_Gereksinim_.
Gazetecilerin hedef alınmasıyla ilgili haberden "Gazetecilerin bulunduğu aracın" ile başlayıp "tepkiler devam ediyor." ile biten bölümü hiç değiştirmeden yeniden yazın.

Basın örgütleri: Gazetecilerin hedef alınması savaş suçudur

Basın örgütleri: Gazetecilerin hedef alınması savaş suçudur
DİSK Basın İş Genel Başkanı Turgut Dedeoğlu, gazetecilerin katledilmesinin insanlığa karşı işlenmiş bir suç olduğunu belirtti. Haber-Sen Genel Başkanı Mesut Balcan da, amacın gerçekleri susturmak olduğunu ifade etti.

Artı Gerçek - Kuzey ve Doğu Suriye'deki gelişmeleri takip eden gazeteciler Nazım Daştan ve Cihan Bilgin, 18 Aralık’ta saat 15.20 sularında Tişrîn Barajı ve Sirîn beldesi arasındaki yolda silahlı insansız hava aracı (SİHA) ile hedef alınarak katledildi.

Gazetecilerin bulunduğu aracın şoförü Ezîz Hec Bozan ise yaralandı. Nazım Daştan ve Cihan Bilgin, 8 Aralık’tan bu yana Tişrîn Barajı ve Qerekozak Köprüsü’nde yaşanan gelişmeleri takip ediyordu. Gazetecilerin katledilmesine başta Kürt basını olmak üzere meslek örgütlerinden tepkiler devam ediyor.

Basın Yayın İletişim ve Posta Emekçileri Sendikası (Haber-Sen) Genel Başkanı Mesut Balcan ile Türkiye Basın Yayın Matbaa Çalışanları Sendikası (DİSK Basın İş) Genel Başkanı Turgut Dedeoğlu, gazetecilerin hedef alındığı saldırılara dair konuştu.

‘MUHALİF GAZETECİ REJİMLER İÇİN TEHDİT’

Otoriter rejim ve baskıcı iktidarlar tarafından gazetecilere yönelik gerçekleşen saldırıların en ağır insan hakları ihlali olduğunu belirten DİSK Basın İş Genel Başkanı Turgut Dedeoğlu, saldırıların amacının ise muhalif seslerin susturulması olduğunu söyledi.

Bu şekilde toplumun kontrol altına alınmaya çalışıldığın dile getiren Dedeoğlu, “Yolsuzluk, insan hakları ihlalleri veya politik yanlışlar hakkında haber yapan gazetecileri hedef almak muhalif görüşlere sahip gazetecileri rejim için tehdit olarak görüp öldürmek, uluslararası kamuoyunda kötü bir imaj yaratabilecek haberleri engellemeye dönüktür. Gazetecileri susturmak dünya genelinde basın özgürlüğüne yönelik ciddi bir tehdit ve demokratik değerlerin zayıflamasının göstergesidir” diye belirtti.

_Veri kayıtları_.
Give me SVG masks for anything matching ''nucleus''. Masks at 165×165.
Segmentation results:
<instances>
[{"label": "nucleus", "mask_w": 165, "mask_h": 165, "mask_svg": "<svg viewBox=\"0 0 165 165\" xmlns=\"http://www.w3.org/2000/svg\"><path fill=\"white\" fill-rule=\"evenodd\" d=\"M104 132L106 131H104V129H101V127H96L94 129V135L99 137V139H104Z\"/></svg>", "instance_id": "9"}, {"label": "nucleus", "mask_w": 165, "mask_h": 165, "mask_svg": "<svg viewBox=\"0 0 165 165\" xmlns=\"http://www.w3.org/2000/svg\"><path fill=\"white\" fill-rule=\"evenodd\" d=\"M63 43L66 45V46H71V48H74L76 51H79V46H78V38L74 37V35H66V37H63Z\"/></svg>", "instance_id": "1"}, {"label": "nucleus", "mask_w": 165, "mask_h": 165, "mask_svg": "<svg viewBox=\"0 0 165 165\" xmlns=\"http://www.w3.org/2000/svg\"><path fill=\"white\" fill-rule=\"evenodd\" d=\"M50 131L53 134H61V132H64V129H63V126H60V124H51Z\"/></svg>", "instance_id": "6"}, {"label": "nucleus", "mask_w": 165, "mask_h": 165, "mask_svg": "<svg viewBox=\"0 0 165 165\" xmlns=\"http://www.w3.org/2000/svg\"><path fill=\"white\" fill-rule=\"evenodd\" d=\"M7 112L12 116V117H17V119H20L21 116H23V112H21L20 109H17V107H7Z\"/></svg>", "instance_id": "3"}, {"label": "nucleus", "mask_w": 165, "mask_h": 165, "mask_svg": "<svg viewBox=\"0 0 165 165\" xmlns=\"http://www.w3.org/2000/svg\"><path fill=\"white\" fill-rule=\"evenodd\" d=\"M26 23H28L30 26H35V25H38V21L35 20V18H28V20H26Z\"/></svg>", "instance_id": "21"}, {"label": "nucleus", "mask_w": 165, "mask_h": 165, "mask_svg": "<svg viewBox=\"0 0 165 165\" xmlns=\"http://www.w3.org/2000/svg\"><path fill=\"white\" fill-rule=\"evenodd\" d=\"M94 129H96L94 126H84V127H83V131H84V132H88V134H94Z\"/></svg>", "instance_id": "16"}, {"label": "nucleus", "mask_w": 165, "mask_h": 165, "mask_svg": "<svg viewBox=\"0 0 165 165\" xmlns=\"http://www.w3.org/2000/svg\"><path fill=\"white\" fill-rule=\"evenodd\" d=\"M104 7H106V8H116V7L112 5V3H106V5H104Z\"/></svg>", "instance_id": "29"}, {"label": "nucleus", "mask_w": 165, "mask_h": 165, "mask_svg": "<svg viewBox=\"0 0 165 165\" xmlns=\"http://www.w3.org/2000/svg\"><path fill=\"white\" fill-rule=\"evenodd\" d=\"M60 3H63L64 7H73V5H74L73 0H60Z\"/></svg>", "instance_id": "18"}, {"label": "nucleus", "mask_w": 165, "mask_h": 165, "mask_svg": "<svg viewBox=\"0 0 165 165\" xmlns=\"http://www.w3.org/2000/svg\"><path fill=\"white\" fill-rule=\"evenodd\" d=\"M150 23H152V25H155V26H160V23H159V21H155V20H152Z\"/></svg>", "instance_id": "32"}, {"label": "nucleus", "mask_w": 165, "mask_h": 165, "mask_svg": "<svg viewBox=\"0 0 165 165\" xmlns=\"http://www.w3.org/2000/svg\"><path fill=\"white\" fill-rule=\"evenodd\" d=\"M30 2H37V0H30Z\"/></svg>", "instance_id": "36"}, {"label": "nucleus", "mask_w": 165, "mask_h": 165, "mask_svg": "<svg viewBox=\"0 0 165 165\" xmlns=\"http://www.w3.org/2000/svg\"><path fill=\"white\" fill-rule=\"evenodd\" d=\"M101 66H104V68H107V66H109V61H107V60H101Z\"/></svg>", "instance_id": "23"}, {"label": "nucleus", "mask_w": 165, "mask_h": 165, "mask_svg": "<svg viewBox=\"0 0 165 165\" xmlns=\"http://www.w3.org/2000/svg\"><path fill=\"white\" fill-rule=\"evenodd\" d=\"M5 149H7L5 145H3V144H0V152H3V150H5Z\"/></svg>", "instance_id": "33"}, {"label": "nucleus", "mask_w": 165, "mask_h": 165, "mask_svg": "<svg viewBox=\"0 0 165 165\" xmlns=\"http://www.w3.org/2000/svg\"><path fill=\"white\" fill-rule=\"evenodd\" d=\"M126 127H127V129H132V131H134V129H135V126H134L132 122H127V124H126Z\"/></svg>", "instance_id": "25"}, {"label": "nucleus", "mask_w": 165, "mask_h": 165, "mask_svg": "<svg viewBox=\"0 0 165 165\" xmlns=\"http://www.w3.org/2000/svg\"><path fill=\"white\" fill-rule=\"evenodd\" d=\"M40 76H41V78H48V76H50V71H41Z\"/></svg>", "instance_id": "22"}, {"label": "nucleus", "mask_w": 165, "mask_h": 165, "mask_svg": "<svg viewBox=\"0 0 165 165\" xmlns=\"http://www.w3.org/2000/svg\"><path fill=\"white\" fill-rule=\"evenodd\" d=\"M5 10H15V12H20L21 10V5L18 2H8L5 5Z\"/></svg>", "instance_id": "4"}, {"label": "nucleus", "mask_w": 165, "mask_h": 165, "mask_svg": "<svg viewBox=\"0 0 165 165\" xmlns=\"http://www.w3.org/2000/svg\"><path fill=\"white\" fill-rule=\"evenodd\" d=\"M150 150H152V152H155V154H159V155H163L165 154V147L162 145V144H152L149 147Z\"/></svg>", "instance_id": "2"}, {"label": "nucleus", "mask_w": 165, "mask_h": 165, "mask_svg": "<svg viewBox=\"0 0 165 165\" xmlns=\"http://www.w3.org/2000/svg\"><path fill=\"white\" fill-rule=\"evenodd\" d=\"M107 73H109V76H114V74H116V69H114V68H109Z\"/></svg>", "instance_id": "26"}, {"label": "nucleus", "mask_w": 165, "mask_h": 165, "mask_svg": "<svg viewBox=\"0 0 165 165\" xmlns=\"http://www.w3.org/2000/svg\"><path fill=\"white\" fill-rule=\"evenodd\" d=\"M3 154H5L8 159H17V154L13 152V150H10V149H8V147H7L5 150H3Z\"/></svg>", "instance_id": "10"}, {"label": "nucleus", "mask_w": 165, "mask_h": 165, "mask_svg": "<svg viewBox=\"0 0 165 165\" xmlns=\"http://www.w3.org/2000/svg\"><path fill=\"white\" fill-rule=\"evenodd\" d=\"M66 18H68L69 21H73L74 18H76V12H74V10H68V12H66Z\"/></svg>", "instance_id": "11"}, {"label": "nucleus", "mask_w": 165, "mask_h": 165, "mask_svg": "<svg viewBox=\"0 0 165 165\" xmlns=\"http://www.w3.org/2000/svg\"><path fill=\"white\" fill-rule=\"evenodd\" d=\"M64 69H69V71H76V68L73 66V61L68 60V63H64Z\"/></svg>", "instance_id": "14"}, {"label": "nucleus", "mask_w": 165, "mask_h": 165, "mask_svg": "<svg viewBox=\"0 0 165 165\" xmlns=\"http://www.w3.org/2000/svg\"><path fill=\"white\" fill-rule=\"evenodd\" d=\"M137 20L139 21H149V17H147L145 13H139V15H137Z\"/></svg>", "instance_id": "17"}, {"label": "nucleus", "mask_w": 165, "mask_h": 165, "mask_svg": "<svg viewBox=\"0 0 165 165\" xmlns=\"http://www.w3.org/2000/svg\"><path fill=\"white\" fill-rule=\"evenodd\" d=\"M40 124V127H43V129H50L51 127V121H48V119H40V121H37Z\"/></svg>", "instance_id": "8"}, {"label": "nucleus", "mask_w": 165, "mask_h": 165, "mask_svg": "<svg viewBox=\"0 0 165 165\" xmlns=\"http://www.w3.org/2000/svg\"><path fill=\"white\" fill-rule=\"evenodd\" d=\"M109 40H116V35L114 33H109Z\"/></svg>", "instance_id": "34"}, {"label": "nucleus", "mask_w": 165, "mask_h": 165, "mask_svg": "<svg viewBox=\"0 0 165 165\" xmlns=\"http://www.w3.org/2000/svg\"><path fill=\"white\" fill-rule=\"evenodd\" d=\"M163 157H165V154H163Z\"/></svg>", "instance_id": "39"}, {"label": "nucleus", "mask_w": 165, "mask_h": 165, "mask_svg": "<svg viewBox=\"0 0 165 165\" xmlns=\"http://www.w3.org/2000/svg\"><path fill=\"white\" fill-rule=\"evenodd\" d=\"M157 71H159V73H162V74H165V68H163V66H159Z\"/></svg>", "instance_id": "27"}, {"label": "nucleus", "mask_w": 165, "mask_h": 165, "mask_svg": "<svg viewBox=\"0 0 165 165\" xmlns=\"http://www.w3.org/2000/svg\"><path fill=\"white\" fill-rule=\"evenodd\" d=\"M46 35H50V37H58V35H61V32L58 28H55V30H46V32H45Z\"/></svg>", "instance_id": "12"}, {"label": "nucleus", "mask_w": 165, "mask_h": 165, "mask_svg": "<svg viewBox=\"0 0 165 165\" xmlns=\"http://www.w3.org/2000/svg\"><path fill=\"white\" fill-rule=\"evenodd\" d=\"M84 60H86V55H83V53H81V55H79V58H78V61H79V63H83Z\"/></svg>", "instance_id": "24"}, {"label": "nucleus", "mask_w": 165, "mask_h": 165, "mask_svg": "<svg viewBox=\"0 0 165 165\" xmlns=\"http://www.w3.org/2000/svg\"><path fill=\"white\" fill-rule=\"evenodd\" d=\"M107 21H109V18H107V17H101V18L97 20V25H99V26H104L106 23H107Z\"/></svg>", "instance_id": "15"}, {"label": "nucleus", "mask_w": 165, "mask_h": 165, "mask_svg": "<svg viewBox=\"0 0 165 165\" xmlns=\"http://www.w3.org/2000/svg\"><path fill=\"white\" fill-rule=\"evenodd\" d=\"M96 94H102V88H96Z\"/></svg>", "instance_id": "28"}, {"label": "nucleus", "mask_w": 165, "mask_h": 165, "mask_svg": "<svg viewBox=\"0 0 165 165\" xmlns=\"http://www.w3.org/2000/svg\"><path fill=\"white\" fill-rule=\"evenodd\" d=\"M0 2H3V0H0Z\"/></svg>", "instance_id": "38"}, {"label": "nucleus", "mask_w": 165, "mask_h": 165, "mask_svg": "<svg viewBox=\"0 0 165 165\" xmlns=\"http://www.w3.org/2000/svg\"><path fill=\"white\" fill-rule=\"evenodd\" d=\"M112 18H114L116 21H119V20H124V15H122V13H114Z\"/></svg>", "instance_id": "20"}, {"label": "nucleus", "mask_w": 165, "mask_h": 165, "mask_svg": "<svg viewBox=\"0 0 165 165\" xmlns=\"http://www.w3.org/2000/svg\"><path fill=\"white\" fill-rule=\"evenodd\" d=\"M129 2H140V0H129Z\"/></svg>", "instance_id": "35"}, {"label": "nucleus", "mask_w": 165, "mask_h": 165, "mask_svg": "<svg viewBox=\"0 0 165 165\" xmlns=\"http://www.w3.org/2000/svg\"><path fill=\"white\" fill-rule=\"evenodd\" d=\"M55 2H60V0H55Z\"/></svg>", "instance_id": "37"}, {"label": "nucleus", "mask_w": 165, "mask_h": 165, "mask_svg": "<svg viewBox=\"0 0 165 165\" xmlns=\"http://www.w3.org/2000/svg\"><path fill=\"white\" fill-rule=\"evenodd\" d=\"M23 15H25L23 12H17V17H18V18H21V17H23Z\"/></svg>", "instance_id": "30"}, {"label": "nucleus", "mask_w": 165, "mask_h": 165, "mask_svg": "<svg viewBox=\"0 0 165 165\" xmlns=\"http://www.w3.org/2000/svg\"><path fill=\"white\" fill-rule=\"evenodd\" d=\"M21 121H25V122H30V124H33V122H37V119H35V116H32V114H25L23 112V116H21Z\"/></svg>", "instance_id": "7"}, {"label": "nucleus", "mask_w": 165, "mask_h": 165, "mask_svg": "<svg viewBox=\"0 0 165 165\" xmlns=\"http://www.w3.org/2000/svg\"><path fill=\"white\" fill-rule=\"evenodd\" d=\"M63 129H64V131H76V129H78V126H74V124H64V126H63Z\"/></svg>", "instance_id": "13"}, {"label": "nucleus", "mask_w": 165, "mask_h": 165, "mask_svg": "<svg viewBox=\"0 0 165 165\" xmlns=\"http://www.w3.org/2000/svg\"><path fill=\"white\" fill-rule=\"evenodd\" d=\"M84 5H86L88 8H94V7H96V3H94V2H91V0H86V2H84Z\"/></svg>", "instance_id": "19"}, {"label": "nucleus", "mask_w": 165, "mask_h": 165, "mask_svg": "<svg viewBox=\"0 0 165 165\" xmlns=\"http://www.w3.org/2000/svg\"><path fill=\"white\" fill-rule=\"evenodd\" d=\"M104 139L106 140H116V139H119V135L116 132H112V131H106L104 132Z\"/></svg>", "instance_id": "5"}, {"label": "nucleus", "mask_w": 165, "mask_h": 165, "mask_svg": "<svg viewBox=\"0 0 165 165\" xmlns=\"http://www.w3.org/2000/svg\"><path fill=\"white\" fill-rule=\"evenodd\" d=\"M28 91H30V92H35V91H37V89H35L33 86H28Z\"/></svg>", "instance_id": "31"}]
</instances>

==

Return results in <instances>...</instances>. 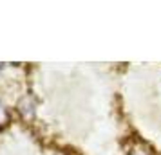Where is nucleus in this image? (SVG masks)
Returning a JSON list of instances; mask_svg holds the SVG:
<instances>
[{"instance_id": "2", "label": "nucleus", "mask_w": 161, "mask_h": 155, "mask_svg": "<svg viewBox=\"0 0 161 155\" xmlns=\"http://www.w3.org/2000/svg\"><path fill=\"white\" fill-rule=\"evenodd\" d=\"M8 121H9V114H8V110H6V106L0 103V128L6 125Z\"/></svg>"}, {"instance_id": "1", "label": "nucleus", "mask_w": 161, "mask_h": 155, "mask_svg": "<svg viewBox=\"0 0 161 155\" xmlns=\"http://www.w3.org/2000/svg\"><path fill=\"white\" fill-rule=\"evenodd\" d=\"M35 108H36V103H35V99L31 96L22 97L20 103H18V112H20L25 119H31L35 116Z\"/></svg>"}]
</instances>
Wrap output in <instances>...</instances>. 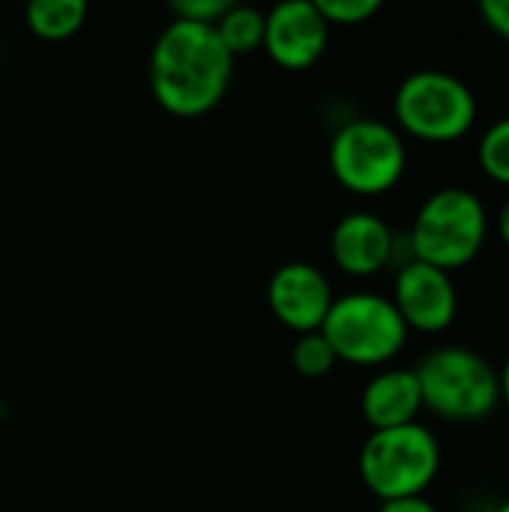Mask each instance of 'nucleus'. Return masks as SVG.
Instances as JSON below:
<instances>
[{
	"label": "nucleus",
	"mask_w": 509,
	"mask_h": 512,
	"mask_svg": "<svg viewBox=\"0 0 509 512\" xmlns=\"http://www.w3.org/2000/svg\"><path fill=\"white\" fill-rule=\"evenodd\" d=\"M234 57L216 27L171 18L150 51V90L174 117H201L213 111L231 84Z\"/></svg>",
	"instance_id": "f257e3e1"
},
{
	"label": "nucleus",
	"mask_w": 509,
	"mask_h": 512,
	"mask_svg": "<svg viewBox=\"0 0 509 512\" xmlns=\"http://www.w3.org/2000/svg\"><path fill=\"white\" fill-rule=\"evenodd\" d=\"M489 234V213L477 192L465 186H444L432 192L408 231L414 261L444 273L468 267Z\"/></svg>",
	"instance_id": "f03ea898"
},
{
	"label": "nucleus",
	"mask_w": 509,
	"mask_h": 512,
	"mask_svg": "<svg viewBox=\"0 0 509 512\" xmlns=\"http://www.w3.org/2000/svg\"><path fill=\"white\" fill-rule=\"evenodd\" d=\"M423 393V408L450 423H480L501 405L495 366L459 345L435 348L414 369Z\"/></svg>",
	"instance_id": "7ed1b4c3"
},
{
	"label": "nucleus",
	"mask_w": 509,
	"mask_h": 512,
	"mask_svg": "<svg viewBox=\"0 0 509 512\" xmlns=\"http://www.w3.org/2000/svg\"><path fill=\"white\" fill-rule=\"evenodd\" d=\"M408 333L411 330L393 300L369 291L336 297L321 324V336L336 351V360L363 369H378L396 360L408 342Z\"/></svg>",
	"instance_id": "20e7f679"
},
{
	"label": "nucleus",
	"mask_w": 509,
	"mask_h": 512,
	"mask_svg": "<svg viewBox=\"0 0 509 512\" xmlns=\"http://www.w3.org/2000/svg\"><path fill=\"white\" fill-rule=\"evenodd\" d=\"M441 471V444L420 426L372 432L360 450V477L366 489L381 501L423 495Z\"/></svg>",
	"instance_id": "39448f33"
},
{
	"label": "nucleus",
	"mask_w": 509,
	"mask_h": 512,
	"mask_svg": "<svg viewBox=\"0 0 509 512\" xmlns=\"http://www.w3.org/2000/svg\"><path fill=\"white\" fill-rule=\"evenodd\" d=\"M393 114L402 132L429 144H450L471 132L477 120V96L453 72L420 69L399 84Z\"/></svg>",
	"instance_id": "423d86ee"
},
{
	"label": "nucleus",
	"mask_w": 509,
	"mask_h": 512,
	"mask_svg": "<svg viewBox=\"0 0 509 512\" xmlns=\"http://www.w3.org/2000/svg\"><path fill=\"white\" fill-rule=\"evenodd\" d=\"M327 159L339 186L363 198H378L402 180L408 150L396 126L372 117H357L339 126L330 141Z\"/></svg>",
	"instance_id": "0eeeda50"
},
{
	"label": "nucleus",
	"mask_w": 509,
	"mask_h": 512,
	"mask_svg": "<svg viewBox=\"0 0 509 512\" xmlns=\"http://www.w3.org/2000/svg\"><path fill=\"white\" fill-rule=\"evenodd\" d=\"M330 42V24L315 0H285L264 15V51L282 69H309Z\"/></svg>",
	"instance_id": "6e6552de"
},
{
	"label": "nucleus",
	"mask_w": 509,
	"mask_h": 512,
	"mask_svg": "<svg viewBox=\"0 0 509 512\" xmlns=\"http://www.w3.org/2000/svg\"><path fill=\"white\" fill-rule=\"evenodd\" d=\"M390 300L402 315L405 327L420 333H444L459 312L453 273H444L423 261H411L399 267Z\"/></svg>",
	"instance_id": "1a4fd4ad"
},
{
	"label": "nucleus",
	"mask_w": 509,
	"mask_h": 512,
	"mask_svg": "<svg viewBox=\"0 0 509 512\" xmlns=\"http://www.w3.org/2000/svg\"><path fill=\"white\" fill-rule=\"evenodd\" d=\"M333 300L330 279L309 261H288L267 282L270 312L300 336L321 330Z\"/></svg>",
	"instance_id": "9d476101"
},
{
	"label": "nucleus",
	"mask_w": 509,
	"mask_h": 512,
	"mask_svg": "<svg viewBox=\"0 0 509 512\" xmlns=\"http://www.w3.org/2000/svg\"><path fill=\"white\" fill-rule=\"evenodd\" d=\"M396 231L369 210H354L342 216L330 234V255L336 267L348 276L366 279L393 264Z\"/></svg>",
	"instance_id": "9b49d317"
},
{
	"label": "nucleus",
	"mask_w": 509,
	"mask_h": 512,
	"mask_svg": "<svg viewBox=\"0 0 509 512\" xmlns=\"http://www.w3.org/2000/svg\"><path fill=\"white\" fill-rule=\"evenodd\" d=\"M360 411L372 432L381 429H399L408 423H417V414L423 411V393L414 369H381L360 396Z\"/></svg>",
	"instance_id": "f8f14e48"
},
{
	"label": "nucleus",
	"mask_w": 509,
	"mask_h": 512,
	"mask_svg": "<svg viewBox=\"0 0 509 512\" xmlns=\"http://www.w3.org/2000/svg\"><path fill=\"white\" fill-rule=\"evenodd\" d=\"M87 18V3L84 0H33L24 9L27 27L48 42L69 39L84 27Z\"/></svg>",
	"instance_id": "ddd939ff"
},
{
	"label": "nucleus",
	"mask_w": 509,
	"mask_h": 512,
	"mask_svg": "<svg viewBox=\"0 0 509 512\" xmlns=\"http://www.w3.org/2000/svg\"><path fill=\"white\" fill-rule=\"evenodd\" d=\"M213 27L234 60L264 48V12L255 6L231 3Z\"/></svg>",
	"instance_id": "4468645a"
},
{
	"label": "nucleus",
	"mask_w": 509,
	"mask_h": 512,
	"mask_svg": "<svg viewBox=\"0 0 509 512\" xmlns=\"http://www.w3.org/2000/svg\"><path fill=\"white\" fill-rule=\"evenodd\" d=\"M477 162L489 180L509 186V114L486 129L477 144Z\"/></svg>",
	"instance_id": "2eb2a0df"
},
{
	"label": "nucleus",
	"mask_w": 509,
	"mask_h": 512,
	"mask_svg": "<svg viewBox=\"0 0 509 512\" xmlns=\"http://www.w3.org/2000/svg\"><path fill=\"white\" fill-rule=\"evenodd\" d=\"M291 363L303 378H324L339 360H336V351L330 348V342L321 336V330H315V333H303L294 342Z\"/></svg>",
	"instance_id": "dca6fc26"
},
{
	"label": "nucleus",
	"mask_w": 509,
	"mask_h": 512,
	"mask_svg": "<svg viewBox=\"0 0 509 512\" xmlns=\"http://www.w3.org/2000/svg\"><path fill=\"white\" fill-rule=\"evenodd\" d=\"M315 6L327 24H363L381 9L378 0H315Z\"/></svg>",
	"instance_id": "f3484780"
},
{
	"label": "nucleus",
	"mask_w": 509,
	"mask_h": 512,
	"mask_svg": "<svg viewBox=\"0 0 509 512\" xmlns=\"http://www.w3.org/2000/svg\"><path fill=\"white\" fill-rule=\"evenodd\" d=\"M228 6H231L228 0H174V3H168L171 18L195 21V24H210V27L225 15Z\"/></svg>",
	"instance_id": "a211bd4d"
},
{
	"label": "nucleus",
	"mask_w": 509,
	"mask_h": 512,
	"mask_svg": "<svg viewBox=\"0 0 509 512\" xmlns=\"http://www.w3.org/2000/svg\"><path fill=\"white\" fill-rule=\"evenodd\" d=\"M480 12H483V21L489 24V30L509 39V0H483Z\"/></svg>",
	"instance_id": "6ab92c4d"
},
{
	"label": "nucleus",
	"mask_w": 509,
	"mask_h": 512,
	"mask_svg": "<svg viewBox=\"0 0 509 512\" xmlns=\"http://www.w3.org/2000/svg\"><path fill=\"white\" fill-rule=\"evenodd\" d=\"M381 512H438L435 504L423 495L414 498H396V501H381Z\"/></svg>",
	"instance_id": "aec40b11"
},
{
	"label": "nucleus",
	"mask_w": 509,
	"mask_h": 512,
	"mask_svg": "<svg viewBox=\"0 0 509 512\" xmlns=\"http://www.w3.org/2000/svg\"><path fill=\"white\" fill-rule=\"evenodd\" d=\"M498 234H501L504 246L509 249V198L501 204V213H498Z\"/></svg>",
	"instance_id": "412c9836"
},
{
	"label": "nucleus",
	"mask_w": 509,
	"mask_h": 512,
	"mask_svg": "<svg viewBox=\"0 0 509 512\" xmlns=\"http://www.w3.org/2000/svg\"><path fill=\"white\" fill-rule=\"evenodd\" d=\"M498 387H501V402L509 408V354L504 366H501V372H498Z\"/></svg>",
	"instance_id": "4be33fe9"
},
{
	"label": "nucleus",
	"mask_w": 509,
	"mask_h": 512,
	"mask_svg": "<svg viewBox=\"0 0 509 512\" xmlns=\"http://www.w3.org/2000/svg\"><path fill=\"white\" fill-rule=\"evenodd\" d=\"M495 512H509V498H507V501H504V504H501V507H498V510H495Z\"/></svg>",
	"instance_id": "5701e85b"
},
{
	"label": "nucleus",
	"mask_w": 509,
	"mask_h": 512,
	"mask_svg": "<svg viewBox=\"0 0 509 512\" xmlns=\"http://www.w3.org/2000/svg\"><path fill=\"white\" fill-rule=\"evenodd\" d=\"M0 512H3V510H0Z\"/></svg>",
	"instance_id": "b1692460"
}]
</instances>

_Sorunun çözümü_.
Gazetecilerin bulunduğu aracın şoförü Ezîz Hec Bozan ise yaralandı. Nazım Daştan ve Cihan Bilgin, 8 Aralık’tan bu yana Tişrîn Barajı ve Qerekozak Köprüsü’nde yaşanan gelişmeleri takip ediyordu. Gazetecilerin katledilmesine başta Kürt basını olmak üzere meslek örgütlerinden tepkiler devam ediyor.